Another way to ask this question might be to explore whether Derrida thinks this Christianity to come, this “proto-Christian” ethics is something desirable—the idea that we should give without calculation. But is this even possible? Furthermore, his ending on Nietzsche, who seems to argue that Christianity participates in a kind of Hegelian sublimation where “Christian justice denies itself and so conserves itself in what seems to exceed it; it remains what it cases to be, a cruel economy, a commerce, a contract involving debt and credit, sacrifice and vengeance” (115). Is the Christianity Nietzsche critiques different than this other Christianity of the gift?

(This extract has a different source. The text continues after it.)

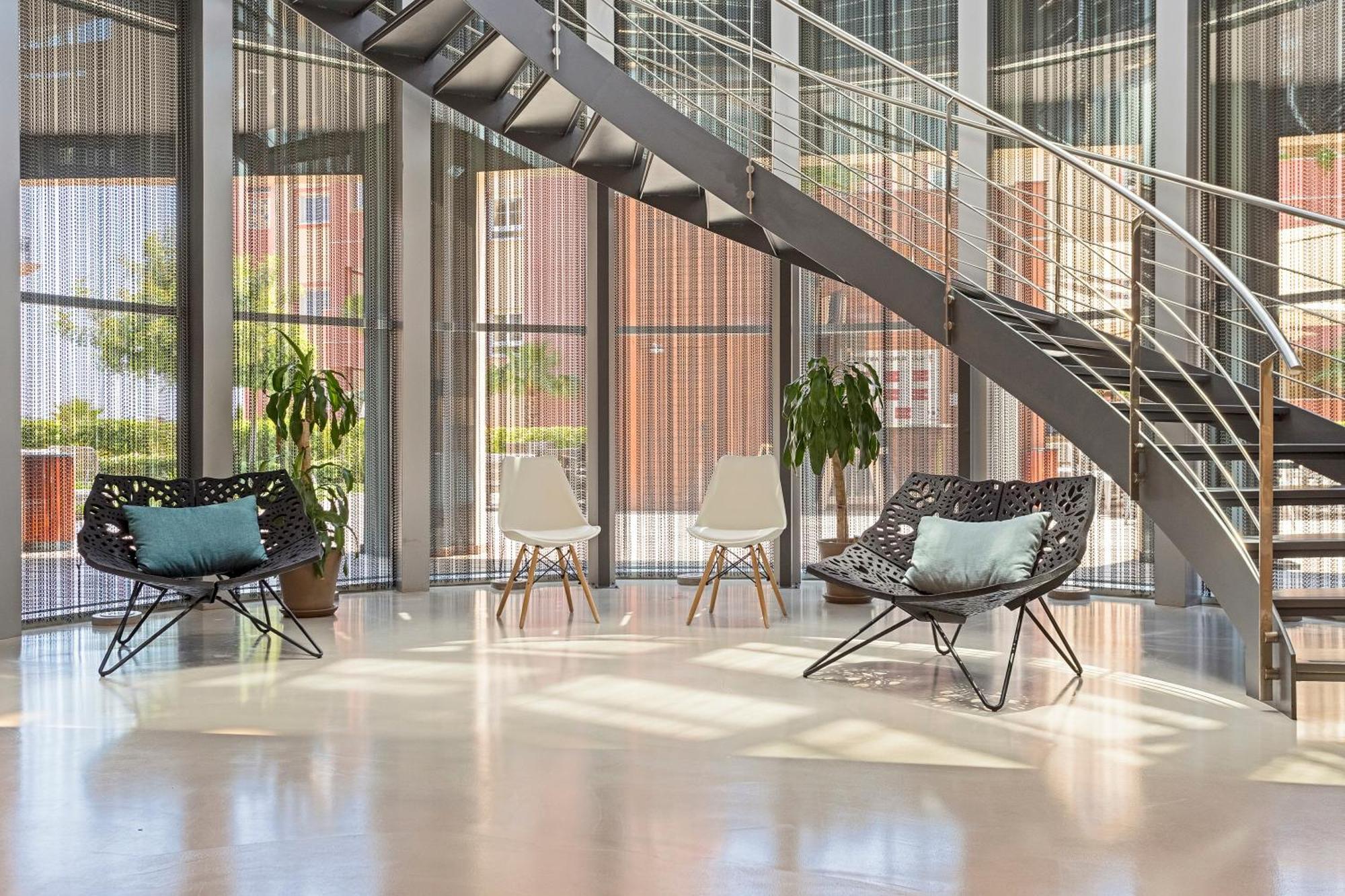 Ama Residences Andalucia Apartamento *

 Perhaps Derrida’s attention to Christ’s teachings rather than the Pauline interpretation of Christ’s sacrifice for man is significant. The Christianity that would acknowledge that God is not a transcendent being would be an ethics without one particular messiah. We would not owe infinitely to God or to Christ. There would be no ‘salvation,’ no coming to terms with our debt to the other who is every other.

This ethics of the other then would be haunted by Judeo-Christian thought, but it would be without salvation. This ethics would be an ethics not based on calculation, where that be an earthly calculation of goods or ‘treasures’ stored in the heart or heaven. What is the use of referring to this ethics in the name of Christianity with all of its metaphysical connotations? It does seem that God is not only the other in the sense of the other person, but that we are also other to ourself and I think Derrida is close to Levinas and even Heidegger in this passage: “As soon as such a structure of conscience exists, of being-with-onself, of speaking [. . .] as soon as there is secrecy and secret witnessing within me, and for me, then there is what I call God [. . .] God is in me, he is the absolute ‘me’ or ‘self’, he is that structure of invisible interiority that is called, in Kierkegaard’s sense, subjectivity” (108). Would this be Christianity? Does it matter if we argue for it in its name? And should we?